§ **Instruksi 1**
Apakah pernyataan berikut sesuai dengan teks tentang pantun? Jawab ya atau tidak untuk masing-masing, lalu kutip kata-kata teks yang menentukan jawabannya. (a) Pantun terdiri dari empat baris. (b) Dua baris pertama pantun disebut isi. (c) Ketika ditanya, hampir semua murid mengaku tahu tentang pantun.
§ **Instruksi 2**
Menurut teks tentang pantun, pantun juga disebut puisi milik siapa?
§ **Instruksi 3**
Tulis lanjutan teks tentang pantun, mulai setelah kalimat terakhirnya.

━━━━━ Teks Sumber ━━━━━

Berakit-rakit ke hulu
Berenang-renang ke tepian
Bersakit-sakit dahulu
Bersenang-senang kemudian
Kita pasti tak asing dengan pantun legendaris itu. Untaian kata empat baris sarat makna dan berima. Rima di suku terakhir tiap baris itu yang menjadikan pantun unik, layaknya karya seni.
Dalam pembelajaran Tematik (K-13) kelas 5 SD, Tema 4, salah satu yang dipelajari dalam muatan Bahasa Indonesia adalah pantun. Merupakan seni merangkai kata, demikian buku paket mendefinisikan pantun. Berarti yang bisa membuat pantun adalah seniman.
Pantun juga disebut puisinya orang Melayu. Tengoklah prosesi pernikahan Adat Melayu, pihak mempelai pria dan wanita saling berbalas pantun untuk berkomunikasi.
Lebih jauh, pantun digunakan untuk mengungkapkan perasaan seseorang. Cocok nih buat kamu yang galau. Dari pada maksud hati tak sampai, mendingan berpantun. Cakep! Biar kayak seniman gitu...
Di beberapa chanel TV, programnya menampilkan pantun. Meskipun dengan tujuan menghibur, tetap sebuah seni merangkai kata. Sehingga pantun kian populer.
Mengawali pembelajaran Tema 4, aku menanyakan pada murid-murid, apakah ada yang tahu tentang pantun? Hampir semua menjawab tidak, sebagian pernah mendengar.
Aku mulai menjelaskan tentang ciri-ciri pantun, yakni rangkaian kalimat terdiri dari empat baris, tiap baris terdiri 8-12 suku kata, dua baris pertama disebut sampiran (pembuka), dua lainnya disebut isi, serta bersajak (pola) a-b-a-b. (perhatikan huruf vokal terakhir tiap baris)
Pantun dibagi menjadi dua jenis. Menurut usia, ada pantun anak-anak, pantun orang muda dan pantun orang tua.

━━━━━ Daftar Catatan ━━━━━

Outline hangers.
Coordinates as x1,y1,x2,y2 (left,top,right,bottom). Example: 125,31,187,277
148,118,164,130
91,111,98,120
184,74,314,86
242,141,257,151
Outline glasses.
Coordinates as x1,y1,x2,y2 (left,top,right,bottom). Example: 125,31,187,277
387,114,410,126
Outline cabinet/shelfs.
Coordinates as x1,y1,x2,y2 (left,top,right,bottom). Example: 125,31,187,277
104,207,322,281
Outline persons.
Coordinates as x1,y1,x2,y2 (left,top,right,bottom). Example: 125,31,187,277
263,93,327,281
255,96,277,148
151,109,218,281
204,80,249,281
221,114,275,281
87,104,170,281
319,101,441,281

━━━━━
━━━━━ Daftar Catatan ━━━━━

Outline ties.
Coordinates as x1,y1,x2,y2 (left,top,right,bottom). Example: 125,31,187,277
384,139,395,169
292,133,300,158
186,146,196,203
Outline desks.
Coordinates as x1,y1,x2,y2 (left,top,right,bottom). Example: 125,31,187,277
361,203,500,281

━━━━━
━━━━━ Daftar Catatan ━━━━━

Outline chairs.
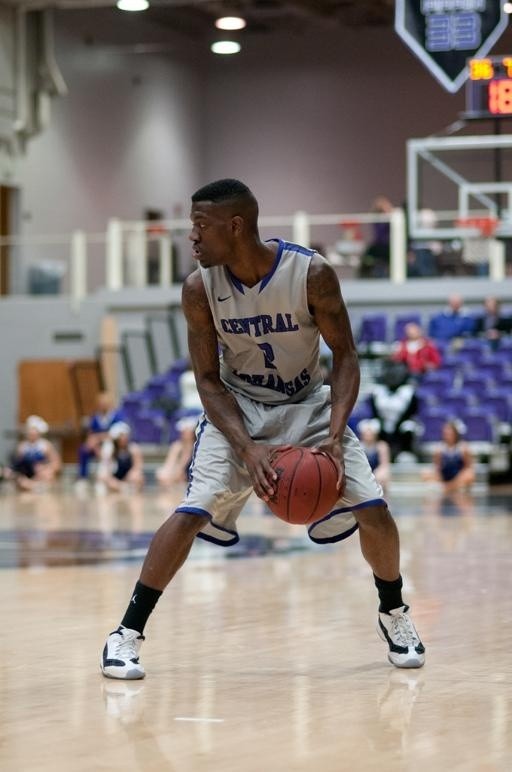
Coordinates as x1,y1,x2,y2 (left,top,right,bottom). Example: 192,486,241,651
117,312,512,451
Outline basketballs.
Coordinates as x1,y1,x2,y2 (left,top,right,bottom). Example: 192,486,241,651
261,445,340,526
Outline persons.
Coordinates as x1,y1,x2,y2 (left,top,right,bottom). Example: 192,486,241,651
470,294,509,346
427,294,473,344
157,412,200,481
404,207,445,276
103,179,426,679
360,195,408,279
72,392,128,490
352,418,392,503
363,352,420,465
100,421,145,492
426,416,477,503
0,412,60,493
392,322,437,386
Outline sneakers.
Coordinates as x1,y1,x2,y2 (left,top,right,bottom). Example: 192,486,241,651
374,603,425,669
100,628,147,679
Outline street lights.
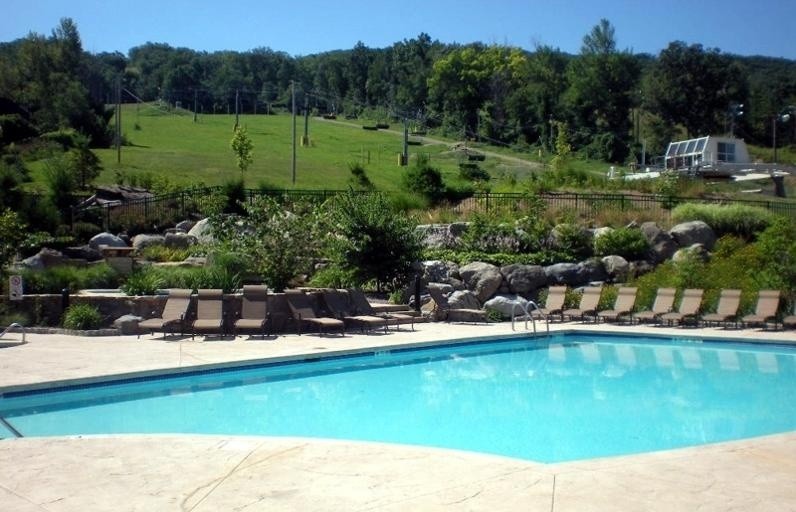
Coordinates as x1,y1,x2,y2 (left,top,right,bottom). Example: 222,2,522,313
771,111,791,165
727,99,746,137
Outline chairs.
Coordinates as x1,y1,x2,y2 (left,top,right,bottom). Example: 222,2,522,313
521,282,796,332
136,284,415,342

━━━━━

§ **Jawaban Tugas 1**
(a) Ya: "rangkaian kalimat terdiri dari empat baris"
(b) Tidak: "dua baris pertama disebut sampiran (pembuka), dua lainnya disebut isi"
(c) Tidak: "Hampir semua menjawab tidak, sebagian pernah mendengar."

§ **Jawaban Tugas 2**
Puisinya orang Melayu.

§ **Jawaban Tugas 3**
Kedua, menurut isi, pantun dibagi menjadi pantun nasihat, pantun jenaka, pantun kiasan, pantun teka-teki. Dari kesemuanya, paling banyak digunakan pantun nasihat, dan yang paling digemari pantun jenaka.
Setelah dua kali pertemuan tentang pantun, aku memberikan Daily Task (tugas harian) kepada para murid. Yang harus mereka lakukan adalah "Kegiatan 1. Menganalisis Pantun" dan "Kegiatan 2. Membuat Pantun berdasarkan Teks Bacaan."
Pada Kegiatan 1 mereka harus menyelidiki apa saja ciri dari pantun yang aku berikan. Berapa suku kata tiap barisnya, apa jenis pantun, apa sajaknya, apa isinya, dst.
Untuk mencari jumlah suku kata, aku mencontohkan caranya dengan melipat sepuluh jari tangan untuk menghitung (menyinggung Matematika). Begitu pun masih ada murid yang salah.
Kegiatan 2 yang lebih seru. Mereka harus membuat pantun sendiri berdasarkan teks bacaan. Secanggih-canggihnya Google merangkum semua pengetahuan, masih kecil kemungkinan mereka mencontek darinya.
Sebabnya, aku membatasi dengan tema khusus. Mau tak mau, mereka harus membaca teks dengan cermat agar bisa membuat pantun yang tepat.
Kalau anak malas membaca? Bisa jadi guru les atau orang dewasa yang bertindak, hehe. Aku optimis, masih banyak anak yang mau belajar jujur.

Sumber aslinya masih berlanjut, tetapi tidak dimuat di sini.